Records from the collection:
━━━━━━

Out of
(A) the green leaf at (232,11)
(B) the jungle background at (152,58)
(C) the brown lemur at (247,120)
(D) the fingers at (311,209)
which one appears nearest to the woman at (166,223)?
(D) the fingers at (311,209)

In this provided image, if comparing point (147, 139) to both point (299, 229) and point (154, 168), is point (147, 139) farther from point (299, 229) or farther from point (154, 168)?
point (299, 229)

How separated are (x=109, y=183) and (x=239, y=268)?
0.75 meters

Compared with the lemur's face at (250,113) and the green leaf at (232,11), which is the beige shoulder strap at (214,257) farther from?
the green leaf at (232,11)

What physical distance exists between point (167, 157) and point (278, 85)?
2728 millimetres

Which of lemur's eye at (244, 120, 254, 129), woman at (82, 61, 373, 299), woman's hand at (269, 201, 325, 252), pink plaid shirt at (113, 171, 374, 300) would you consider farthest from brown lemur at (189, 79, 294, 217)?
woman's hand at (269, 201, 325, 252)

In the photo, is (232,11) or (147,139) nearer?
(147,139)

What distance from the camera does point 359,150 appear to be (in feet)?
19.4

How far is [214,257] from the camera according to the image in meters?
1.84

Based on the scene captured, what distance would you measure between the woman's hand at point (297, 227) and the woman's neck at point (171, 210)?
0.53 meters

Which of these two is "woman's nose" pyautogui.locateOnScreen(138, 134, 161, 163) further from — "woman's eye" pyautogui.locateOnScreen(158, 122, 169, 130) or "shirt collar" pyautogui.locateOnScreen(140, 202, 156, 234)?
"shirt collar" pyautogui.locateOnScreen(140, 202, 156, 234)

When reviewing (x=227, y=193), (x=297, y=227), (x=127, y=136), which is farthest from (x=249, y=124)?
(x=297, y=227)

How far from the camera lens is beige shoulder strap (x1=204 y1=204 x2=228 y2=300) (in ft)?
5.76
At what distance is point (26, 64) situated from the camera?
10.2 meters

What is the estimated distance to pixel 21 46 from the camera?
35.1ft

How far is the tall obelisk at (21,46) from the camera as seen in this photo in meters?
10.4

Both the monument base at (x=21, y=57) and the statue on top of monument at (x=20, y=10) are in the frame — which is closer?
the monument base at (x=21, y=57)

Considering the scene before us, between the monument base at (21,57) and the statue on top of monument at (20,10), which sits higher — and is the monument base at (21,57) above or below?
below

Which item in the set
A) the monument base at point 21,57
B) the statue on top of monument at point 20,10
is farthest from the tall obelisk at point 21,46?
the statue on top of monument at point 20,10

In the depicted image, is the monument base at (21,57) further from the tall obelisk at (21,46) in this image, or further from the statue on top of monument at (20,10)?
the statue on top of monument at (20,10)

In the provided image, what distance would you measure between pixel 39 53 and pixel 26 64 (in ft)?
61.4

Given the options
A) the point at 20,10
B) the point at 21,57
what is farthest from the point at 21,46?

━━━━━━

— WRITTEN PROBLEM —
Please copy out every one of the records above word for word.

— TASK RESPONSE —
Out of
(A) the green leaf at (232,11)
(B) the jungle background at (152,58)
(C) the brown lemur at (247,120)
(D) the fingers at (311,209)
which one appears nearest to the woman at (166,223)?
(D) the fingers at (311,209)

In this provided image, if comparing point (147, 139) to both point (299, 229) and point (154, 168), is point (147, 139) farther from point (299, 229) or farther from point (154, 168)?
point (299, 229)

How separated are (x=109, y=183) and (x=239, y=268)?
0.75 meters

Compared with the lemur's face at (250,113) and the green leaf at (232,11), which is the beige shoulder strap at (214,257) farther from?
the green leaf at (232,11)

What physical distance exists between point (167, 157) and point (278, 85)?
2728 millimetres

Which of lemur's eye at (244, 120, 254, 129), woman at (82, 61, 373, 299), woman's hand at (269, 201, 325, 252), pink plaid shirt at (113, 171, 374, 300) would you consider farthest from brown lemur at (189, 79, 294, 217)?
woman's hand at (269, 201, 325, 252)

In the photo, is (232,11) or (147,139) nearer?
(147,139)

What distance from the camera does point 359,150 appear to be (in feet)?
19.4

How far is [214,257] from the camera according to the image in meters?
1.84

Based on the scene captured, what distance would you measure between the woman's hand at point (297, 227) and the woman's neck at point (171, 210)?
0.53 meters

Which of these two is "woman's nose" pyautogui.locateOnScreen(138, 134, 161, 163) further from — "woman's eye" pyautogui.locateOnScreen(158, 122, 169, 130) or "shirt collar" pyautogui.locateOnScreen(140, 202, 156, 234)?
"shirt collar" pyautogui.locateOnScreen(140, 202, 156, 234)

When reviewing (x=227, y=193), (x=297, y=227), (x=127, y=136), which is farthest from (x=249, y=124)?
(x=297, y=227)

How far from the camera lens is beige shoulder strap (x1=204 y1=204 x2=228 y2=300) (in ft)?
5.76
At what distance is point (26, 64) situated from the camera?
10.2 meters

What is the estimated distance to pixel 21 46 from the camera?
35.1ft

How far is the tall obelisk at (21,46) from the camera as seen in this photo in meters?
10.4

Both the monument base at (x=21, y=57) and the statue on top of monument at (x=20, y=10) are in the frame — which is closer?
the monument base at (x=21, y=57)

Considering the scene before us, between the monument base at (21,57) and the statue on top of monument at (20,10), which sits higher — and is the monument base at (21,57) above or below?
below

Which item in the set
A) the monument base at point 21,57
B) the statue on top of monument at point 20,10
is farthest from the tall obelisk at point 21,46?
the statue on top of monument at point 20,10

In the depicted image, is the monument base at (21,57) further from the tall obelisk at (21,46) in this image, or further from the statue on top of monument at (20,10)?
the statue on top of monument at (20,10)

In the provided image, what distance would you measure between pixel 39 53 and pixel 26 64 (in ft)?
61.4

Given the options
A) the point at 20,10
B) the point at 21,57
what is farthest from the point at 21,46?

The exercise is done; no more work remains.